The basic premise of CBT is that our thoughts, the way we perceive things, affect the way we feel and not the external events. In other words, it’s not what happens to you that determines how you feel, but your perception of the situation.

For people with anxiety disorders, negative thoughts fuel the negative emotions of anxiety and fear. The goal of CBT is to identify and correct these negative thoughts and beliefs. The principle is that if you change the way you think, you can change the way you feel

Thought challenging in CBT

Thought challenging—also known as cognitive restructuring—is a process in which the person challenges the negative thinking patterns that contribute to their anxiety, replacing them with more positive, realistic thoughts. This involves three steps:

  1. Identifying your negative thoughts.
  2. Challenging your negative thoughts.
  3. Replacing negative thoughts with realistic thoughts.

Other strategies commonly used in CBT:

  • Learning to recognize when you’re anxious and what that feels like in the body
  • Practising mindfulness
  • Learning coping skills and relaxation techniques to counteract anxiety and panic
  • Confronting the fears

Exposure therapy – Systematic desensitization

Rather than facing the biggest fear straight away, which can be traumatizing, exposure therapy usually starts with a situation that is mildly threatening. This step-by-step approach is called systematic desensitization. Systematic desensitization allows you to gradually build confidence, and master skills for controlling panic.

Relaxation skills. The therapist will teach you a relaxation technique, such as progressive muscle relaxation or deep breathing. You’ll practice in therapy and on your own at home. Once you start dealing with your fears, you will use this relaxation technique to reduce physical anxiety responses (such as trembling and hyperventilating) and encourage relaxation.
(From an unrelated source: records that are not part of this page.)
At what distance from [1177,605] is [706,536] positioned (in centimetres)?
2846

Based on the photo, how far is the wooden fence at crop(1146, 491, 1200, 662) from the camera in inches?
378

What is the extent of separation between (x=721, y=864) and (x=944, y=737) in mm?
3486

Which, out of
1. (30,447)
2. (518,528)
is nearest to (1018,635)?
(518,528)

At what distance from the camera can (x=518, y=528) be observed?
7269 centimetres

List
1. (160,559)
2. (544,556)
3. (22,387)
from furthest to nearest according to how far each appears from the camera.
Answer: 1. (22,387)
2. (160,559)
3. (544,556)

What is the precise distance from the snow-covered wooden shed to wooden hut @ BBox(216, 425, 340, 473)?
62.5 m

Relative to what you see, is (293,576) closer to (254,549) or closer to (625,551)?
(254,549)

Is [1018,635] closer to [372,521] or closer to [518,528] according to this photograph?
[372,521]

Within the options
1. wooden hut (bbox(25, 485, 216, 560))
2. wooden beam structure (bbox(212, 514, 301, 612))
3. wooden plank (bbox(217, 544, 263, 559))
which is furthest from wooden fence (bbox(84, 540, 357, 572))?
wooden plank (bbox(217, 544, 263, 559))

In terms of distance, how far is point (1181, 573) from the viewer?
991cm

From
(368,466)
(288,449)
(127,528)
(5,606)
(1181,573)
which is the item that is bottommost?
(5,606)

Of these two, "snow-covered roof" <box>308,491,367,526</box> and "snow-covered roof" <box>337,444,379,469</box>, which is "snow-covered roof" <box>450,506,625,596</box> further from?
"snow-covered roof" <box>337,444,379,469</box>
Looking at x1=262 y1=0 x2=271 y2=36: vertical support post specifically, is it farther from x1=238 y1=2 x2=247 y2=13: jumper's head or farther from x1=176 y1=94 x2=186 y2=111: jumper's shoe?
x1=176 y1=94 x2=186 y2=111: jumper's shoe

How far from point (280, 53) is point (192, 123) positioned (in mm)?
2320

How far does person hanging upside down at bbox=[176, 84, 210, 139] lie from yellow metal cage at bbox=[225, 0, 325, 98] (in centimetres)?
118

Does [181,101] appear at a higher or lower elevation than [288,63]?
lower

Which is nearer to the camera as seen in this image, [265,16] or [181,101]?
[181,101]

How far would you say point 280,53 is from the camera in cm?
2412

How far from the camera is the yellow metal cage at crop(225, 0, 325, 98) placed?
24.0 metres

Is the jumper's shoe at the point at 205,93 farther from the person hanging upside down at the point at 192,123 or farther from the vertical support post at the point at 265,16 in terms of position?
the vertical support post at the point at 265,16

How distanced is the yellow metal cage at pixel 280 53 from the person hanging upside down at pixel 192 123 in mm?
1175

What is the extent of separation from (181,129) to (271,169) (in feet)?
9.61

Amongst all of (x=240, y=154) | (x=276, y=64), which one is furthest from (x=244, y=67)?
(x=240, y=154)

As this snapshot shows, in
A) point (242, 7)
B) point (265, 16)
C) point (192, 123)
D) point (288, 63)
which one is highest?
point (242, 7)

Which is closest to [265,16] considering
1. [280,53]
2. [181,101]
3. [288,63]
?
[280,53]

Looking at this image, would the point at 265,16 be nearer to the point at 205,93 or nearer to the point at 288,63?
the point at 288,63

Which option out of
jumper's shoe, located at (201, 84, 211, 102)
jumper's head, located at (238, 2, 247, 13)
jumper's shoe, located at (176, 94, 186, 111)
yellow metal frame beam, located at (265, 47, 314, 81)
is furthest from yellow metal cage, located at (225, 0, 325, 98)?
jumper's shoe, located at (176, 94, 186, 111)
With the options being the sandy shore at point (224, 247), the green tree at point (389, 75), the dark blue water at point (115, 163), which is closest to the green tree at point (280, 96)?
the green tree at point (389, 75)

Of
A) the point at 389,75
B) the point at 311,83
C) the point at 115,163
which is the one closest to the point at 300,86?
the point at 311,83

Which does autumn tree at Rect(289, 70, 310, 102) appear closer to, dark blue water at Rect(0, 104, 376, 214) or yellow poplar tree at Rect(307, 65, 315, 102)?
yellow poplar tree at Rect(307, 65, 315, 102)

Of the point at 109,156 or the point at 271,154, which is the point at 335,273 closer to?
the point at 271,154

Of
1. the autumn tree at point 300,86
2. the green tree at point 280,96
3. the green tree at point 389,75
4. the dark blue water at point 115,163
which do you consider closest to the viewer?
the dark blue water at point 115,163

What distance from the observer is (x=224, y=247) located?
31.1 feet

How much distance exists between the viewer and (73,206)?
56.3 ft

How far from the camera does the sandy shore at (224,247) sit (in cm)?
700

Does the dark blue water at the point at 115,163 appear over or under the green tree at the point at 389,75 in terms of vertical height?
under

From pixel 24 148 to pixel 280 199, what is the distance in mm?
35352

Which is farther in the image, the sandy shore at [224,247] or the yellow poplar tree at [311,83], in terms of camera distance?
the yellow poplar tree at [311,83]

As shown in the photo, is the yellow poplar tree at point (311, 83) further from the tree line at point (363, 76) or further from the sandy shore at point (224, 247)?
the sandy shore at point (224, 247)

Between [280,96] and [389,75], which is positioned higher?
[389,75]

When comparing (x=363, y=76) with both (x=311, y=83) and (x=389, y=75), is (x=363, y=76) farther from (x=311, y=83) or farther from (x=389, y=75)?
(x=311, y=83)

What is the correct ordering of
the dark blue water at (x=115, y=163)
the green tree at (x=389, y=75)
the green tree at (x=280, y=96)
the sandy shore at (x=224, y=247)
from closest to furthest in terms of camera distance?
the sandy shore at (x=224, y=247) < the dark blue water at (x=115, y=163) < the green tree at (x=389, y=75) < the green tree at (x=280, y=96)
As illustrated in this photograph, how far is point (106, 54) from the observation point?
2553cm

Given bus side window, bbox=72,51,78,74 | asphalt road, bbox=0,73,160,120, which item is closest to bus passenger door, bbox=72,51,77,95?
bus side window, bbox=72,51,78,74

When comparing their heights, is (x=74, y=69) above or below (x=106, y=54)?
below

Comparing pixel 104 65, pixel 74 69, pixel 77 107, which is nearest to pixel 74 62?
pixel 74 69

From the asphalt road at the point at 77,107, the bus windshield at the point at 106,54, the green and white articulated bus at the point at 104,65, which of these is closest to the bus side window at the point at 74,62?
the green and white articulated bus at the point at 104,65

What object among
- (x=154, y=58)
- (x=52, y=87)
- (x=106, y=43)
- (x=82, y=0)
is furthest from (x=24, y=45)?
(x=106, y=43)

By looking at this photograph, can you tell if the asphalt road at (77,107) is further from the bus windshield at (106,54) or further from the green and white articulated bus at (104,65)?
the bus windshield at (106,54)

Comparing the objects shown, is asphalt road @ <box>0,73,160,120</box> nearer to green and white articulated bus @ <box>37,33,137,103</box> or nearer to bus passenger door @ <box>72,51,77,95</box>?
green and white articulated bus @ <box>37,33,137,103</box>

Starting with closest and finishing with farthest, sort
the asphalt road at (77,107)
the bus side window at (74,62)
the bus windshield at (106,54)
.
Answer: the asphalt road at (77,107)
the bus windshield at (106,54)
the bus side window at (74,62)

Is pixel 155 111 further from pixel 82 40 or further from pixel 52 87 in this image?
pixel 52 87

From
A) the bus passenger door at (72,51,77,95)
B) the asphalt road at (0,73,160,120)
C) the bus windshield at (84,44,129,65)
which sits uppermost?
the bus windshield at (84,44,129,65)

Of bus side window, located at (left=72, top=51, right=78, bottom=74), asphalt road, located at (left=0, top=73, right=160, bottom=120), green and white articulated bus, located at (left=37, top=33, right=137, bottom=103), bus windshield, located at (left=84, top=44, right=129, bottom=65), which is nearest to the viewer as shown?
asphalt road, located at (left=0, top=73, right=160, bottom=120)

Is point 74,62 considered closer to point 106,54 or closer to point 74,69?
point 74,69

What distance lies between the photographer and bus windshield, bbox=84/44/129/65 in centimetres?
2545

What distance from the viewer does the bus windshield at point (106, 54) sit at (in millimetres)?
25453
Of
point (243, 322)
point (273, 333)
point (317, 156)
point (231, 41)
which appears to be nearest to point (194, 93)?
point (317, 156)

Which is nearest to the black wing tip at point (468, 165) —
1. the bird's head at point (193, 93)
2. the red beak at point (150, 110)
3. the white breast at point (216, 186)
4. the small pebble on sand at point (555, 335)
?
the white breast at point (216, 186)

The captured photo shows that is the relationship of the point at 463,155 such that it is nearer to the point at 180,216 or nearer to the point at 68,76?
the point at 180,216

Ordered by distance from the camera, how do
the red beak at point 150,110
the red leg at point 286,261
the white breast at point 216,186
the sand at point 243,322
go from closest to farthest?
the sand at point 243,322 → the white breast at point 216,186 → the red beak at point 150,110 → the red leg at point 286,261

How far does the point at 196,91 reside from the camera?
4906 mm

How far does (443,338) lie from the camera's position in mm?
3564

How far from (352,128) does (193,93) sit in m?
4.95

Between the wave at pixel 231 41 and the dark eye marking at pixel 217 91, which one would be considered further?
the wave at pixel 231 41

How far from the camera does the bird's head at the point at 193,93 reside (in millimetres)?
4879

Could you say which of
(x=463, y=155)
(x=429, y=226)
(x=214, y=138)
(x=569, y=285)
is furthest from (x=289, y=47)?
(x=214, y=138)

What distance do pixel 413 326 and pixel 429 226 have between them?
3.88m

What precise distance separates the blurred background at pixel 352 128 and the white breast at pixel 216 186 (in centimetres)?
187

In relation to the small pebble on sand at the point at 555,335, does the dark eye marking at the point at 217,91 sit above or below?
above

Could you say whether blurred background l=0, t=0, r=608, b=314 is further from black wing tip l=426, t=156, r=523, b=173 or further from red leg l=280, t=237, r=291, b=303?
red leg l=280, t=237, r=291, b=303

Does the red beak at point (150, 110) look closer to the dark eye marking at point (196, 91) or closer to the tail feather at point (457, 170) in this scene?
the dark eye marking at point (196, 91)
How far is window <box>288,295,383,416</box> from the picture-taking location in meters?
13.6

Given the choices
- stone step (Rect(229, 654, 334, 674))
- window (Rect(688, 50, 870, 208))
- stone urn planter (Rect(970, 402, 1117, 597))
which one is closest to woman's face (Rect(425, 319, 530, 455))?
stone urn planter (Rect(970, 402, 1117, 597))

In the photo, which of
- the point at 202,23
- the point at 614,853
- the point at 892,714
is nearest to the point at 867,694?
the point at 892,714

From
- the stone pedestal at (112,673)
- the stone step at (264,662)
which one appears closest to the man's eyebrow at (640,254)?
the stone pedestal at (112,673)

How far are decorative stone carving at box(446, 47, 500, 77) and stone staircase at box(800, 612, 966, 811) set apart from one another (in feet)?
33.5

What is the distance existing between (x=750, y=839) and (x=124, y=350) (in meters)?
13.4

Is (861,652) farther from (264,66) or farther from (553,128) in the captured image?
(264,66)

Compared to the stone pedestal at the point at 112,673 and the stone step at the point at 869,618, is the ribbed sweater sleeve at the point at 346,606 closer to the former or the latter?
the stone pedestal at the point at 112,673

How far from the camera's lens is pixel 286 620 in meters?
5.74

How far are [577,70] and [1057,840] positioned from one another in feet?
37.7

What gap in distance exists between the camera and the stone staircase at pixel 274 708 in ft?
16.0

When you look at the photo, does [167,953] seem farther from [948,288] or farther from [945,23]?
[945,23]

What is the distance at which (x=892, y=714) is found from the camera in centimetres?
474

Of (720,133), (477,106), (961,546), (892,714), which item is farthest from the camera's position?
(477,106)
Creating a step-by-step list. Next, you’ll create a list of frightening situations that progress toward your final goal. For example, if your final goal is to overcome your fear of public speaking , you might start by practising in front of a close friend you can trust and gradually build your audience.. Each step should be as specific as possible, with a clear, measurable objective.

Working through the steps. Under the guidance of your therapist, you’ll then begin to work through the list. The goal is to stay in each frightening situation until your fear subsides. That way, you will learn that the feelings are manageable and they do go away. Every time the anxiety gets too intense, you will use your relaxation technique to decrease the stress level. Once you’re relaxed again, you can turn your attention back to the situation. In this way, you will work through the steps until you’re able to complete each one without feeling overwhelmed .

There is no quick fix for anxiety. Overcoming an anxiety disorder takes time and commitment and persistence. Sometimes you might feel worse before you get better. The important thing is to stick with treatment and follow your therapist’s advice. If you’re feeling discouraged with the pace of recovery, remember that therapy for anxiety is very effective in the long run. You’ll reap the benefits if you see it through.